If you missed part one from last week, you can read about it here. We finished with the seat cover and piping sewn together.
For the pleated skirt, I cut 5" wide strips of fabric and sewed them right sides together to make one long piece. I wanted the skirt to have a 3" drop, plus a one-inch hem, plus a one-inch seam allowance, that is how I arrived at the width of the strips. For a ruffle or pleated skirt, you need to allow enough length for twice the circumference of the seat. I confess, sometimes this can be a little more or a little less depending on how close together your gathers or pleats are.
I took my long strip to the ironing board and pressed the seams open. I then turned the edge of the fabric over twice and pressed to create the hem. I stitched the hem into place.

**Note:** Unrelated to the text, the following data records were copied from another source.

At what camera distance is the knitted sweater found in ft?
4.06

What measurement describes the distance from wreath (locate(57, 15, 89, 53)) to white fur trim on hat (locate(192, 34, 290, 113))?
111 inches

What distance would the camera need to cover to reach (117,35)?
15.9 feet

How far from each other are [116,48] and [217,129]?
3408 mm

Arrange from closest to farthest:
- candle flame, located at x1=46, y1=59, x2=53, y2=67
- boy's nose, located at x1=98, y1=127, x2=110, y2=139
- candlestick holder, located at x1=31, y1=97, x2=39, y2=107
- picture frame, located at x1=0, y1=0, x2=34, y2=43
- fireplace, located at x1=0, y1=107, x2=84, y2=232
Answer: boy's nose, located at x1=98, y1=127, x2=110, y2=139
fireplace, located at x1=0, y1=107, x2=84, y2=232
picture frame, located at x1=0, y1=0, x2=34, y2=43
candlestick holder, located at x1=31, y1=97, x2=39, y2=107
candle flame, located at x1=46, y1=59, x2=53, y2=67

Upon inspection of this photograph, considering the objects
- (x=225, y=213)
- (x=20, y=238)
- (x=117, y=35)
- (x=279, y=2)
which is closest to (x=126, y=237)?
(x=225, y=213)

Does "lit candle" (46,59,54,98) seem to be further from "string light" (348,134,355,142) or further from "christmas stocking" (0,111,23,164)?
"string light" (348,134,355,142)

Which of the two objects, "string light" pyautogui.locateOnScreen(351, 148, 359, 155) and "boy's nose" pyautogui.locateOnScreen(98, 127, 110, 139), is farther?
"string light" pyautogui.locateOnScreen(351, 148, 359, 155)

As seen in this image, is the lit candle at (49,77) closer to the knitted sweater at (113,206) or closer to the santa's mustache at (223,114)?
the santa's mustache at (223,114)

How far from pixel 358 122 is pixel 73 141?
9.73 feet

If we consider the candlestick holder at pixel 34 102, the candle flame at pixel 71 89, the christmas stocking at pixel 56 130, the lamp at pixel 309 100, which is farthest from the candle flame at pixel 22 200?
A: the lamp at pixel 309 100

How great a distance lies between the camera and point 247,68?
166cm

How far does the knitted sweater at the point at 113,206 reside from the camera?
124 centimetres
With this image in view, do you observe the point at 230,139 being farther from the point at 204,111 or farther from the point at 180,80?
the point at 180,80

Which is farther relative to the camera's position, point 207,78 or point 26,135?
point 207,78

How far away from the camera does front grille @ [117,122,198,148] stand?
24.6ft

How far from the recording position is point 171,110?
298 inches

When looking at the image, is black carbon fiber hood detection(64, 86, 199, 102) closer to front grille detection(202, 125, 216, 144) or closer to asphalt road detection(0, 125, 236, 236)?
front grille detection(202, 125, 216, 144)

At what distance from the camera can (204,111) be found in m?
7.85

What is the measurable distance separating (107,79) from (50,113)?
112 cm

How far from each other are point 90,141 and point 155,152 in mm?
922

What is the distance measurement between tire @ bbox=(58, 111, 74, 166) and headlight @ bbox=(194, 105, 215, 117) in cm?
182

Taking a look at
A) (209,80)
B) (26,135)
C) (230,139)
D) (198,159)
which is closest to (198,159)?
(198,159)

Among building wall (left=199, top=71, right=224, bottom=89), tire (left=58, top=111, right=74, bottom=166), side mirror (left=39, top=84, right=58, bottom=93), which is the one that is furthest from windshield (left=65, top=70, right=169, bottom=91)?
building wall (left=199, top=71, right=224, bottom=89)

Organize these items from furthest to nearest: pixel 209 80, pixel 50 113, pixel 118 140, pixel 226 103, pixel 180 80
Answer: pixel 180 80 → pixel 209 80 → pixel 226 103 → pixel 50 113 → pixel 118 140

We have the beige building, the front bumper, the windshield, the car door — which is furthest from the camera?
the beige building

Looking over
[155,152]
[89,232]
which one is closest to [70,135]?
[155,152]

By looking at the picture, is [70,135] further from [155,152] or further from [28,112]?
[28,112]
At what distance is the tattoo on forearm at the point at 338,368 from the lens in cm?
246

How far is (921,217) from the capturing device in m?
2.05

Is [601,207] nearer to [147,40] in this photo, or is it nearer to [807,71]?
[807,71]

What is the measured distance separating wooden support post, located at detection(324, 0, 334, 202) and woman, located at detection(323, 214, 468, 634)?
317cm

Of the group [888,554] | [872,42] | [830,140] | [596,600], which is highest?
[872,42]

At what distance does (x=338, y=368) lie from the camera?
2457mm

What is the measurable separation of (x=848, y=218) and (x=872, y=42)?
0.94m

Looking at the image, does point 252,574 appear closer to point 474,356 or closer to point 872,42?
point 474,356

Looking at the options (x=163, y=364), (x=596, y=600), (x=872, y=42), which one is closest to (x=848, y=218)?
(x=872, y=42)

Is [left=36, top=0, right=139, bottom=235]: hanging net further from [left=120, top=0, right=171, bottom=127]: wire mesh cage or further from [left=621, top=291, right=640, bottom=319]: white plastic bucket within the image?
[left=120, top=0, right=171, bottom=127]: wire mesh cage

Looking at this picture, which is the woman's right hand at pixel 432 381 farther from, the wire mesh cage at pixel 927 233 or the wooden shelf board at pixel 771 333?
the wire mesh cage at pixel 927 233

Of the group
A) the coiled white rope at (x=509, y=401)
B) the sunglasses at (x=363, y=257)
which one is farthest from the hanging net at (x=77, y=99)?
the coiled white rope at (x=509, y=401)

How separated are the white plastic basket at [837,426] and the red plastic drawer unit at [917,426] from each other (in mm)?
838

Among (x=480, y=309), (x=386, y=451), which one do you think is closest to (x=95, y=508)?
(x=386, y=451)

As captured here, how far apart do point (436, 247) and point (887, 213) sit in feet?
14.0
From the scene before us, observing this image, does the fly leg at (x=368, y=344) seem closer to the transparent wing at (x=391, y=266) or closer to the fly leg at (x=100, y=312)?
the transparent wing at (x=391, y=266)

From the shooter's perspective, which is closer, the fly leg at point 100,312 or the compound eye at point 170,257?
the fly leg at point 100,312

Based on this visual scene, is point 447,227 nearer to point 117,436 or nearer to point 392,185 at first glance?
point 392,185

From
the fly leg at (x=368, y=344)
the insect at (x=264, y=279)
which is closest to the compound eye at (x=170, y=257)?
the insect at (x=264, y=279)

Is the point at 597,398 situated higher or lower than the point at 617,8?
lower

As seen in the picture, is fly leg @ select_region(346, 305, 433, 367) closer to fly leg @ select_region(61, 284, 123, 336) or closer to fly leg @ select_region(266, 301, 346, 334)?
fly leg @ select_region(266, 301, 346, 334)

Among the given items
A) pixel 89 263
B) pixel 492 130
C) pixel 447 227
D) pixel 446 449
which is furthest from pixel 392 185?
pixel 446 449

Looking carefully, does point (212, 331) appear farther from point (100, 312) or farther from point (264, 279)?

Next I cut a piece of slick cardboard the desired width of the pleat. To create the pleat, place the cardboard at the edge of the fabric and fold the fabric over the cardboard, remove it and stitch across. Place the cardboard at the edge of the previous pleat, fold the fabric over, remove cardboard and stitch across. Repeat the process to the end of the fabric.
Once the pleated skirt was made, I attached it to the seat with pins. Because I wanted to assure that the pleat hung exactly 3", I pinned it right side out rather than the wrong side out.
The raw edge of the skirt is pinned underneath. Doing it this way allowed me to measure as I pinned. It's important to make sure the skirt hangs evenly.
There is a space along the piping where you can sew making the stitches less noticeable. With a 2.5 stitch length, I sewed the skirt to the seat cover. All that remains at this point are the ties.
For the ties, I cut strips of fabric 5" wide. I needed two sets of ties, one for each side of the chair, so four pieces total.
I folded both sides and ends into the middle and then folded over again so there were no raw edges. I pressed the ties flat and then sewed along the two ends and down the long side. Unfortunately I missed a picture to document this step, but I think you can get the jest in the picture below.
I stitched the ties into place.
I like the simple knot on these rather than a bow. I also like that they are made out of the same fabric rather than ribbon. I have made them both ways, but with this fabric, I like the crisp look.
And here we have the two slipcovered chairs. I am so glad to have this project behind me!! It was easy and did not require a lot of time. As with most sewing projects, I think the hardest part is just getting started.
For reference, I used 1 and 1/2 yards of 54" fabric. I hope you have found something useful in this "how-to" and I hope you are encouraged to try your hand at a simple slipcover. Please know I welcome questions and feedback. On to the next project!! What projects are you currently working on??